» **PASSAGE PROVIDED**
◆ ◆ ◆ ◆ ◆
65The ground asserting that the basis upon which his Honour found liability against the occupiers was not specifically pleaded as a particular of negligence can be conveniently dealt with first. I accept that it was not pleaded in terms, although arguably particular of negligence (b) "failing to provide a safe environment for patrons including the plaintiff" may have been wide enough to cover it (Red AB 15H). In any event, it is clear from the transcript and from submissions at the end of the trial that the issue was fairly and squarely raised.

66Cases such as Water Board v Moustakas [1988] HCA 12; 180 CLR 491 at 497 and Whisprun Pty Ltd v Dixon [2003] HCA 48; 77 ALJR 1598 at [52] - [53] make clear that while it is preferable for pleadings to be amended when such a situation arises, it is not essential and a matter may proceed to judgment provided the issue was raised and run at trial. That clearly occurred here. Consequently, the occupiers' ground of appeal 9 has not been made out.

67The occupiers accepted the following statements of principle: "The occupier of business premises owes a duty to a customer or other lawful entrant to take reasonable care to avoid a foreseeable risk of injury to the person concerned" (Australian Safeway Stores Pty Ltd v Zaluzna [1987] HCA 7; 162 CLR 479 at 488); and "The occupier is required to exercise reasonable care to prevent injury to a customer or lawful entrant using reasonable care for his or her own safety" (Roads and Traffic Authority (NSW) v Dederer [2007] HCA 42; 234 CLR 330 at 345-346 [45]); Arabi v Glad Cleaning Service Pty Ltd [2010] NSWCA 208 at [34] per Sackville AJA, with whom Hodgson JA and Harrison J agreed).

68The occupiers, however, disputed the content of that duty as found by his Honour and in particular that the duty had been breached. The occupiers submitted that his Honour had failed to properly carry out the requirements of s 5B CLA.

"5B(1)A person is not negligent in failing to take precautions against a risk of harm unless:

(a)The risk was foreseeable (that is, it is a risk of which the person knew or ought to have known), and

(b)The risk was not insignificant, and

(c)In the circumstances, a reasonable person in the person's position would have taken those precautions.

(2)In determining whether a reasonable person would have taken precautions against a risk of harm, the Court is to consider the following (amongst other relevant things):

(a)The probability that the harm would occur if care were not taken;

(b)The likely seriousness of the harm.

(c)The burden of taking precautions to avoid the risk of harm.

(d)The social utility of the activity that creates the risk of harm."

69As a start point, the occupiers submitted that the risk of harm which eventuated here, i.e. slipping on liquid on the stairs, was not foreseeable. This was a surprising submission. At trial counsel for the occupiers had virtually conceded foreseeability:

"Your Honour, stairs in licensed premises have drinks taken up and down them, and there's an associated risk of spillage. Why can't my client when he engages the top designer in the field, expect to have stairs in the same condition?

PKD knew or ought to have known that there was a possibility of spillage, as did my client. We don't shrink from that, my client should have known that there was a possibility of spillage." (Black AB 538N-P)
◆ ◆ ◆ ◆ ◆
» **EXERCISE DATA**
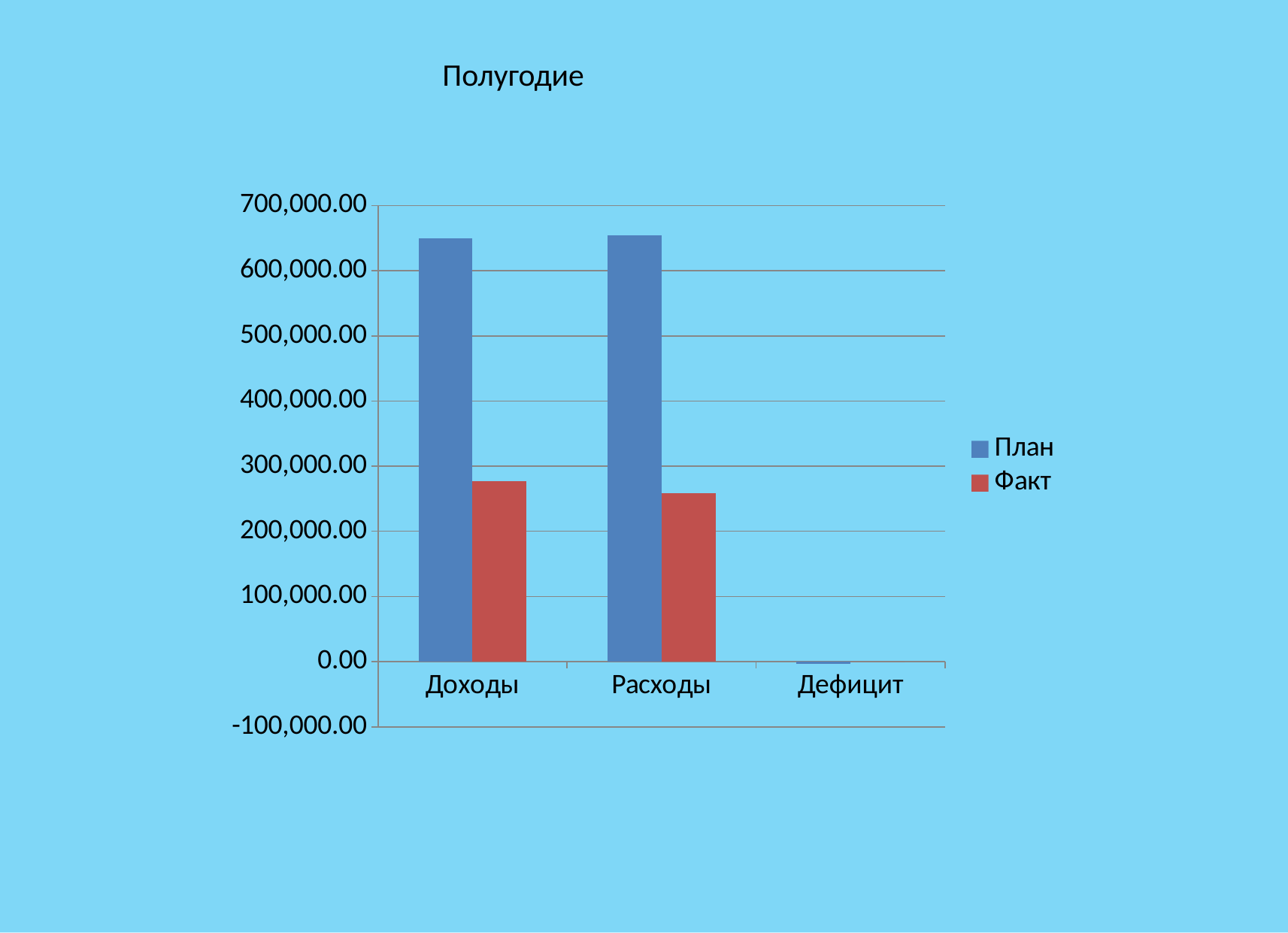
How many series does the legend list? 2 Which category has the lowest План value? Дефицит Is the Факт value for Расходы greater or less than 200,000.00? greater Is the План value for Расходы greater or less than 700,000.00? less How many categories are shown on the x axis? 3 Is the Факт value for Доходы greater or less than 300,000.00? less What is the title of the chart? Полугодие What kind of chart is shown on the slide? bar chart For Доходы, which is larger: the План value or the Факт value? План Which series are listed in the legend? План, Факт Which category has the lowest Факт value? Дефицит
◆ ◆ ◆ ◆ ◆
» **WHAT THE TASK ASKS**
Continue the court judgment on the occupiers' appeal from the point after the trial counsel's quoted concession about the possibility of spillage on the stairs.

» **RESPONSE AREA**
"Your Honour will have to decide should we know or ought to have known that there was this danger. Well, normally in licensed premises there's the danger exists. It must always exist. People spill drinks on stairs, it must always exist.

...

That may be this case, your Honour, if someone spills a drink on those steps, we've always said it's slippery when wet, it's foreseeable they'll do it, but he goes on - and it's going to be very easy for the plaintiff to satisfy your Honour in that regard". (Black AB 539E, 539K-L).

70Moreover, it became obvious when questions were addressed to senior counsel for the occupiers that his reluctance to concede foreseeability was based on hindsight reasoning. His submission was that since there were 40 or less people in the Polo Lounge at the time of the accident, it was not reasonably foreseeable that there would be a spillage on the stairs. That, of course, is not the test. What has to be done is to consider the question of foreseeability prospectively from the position of the occupiers of hotel premises where a Supper Club and a Polo Lounge were linked by a set of stairs and when the toilets which serviced both venues were located on the top floor.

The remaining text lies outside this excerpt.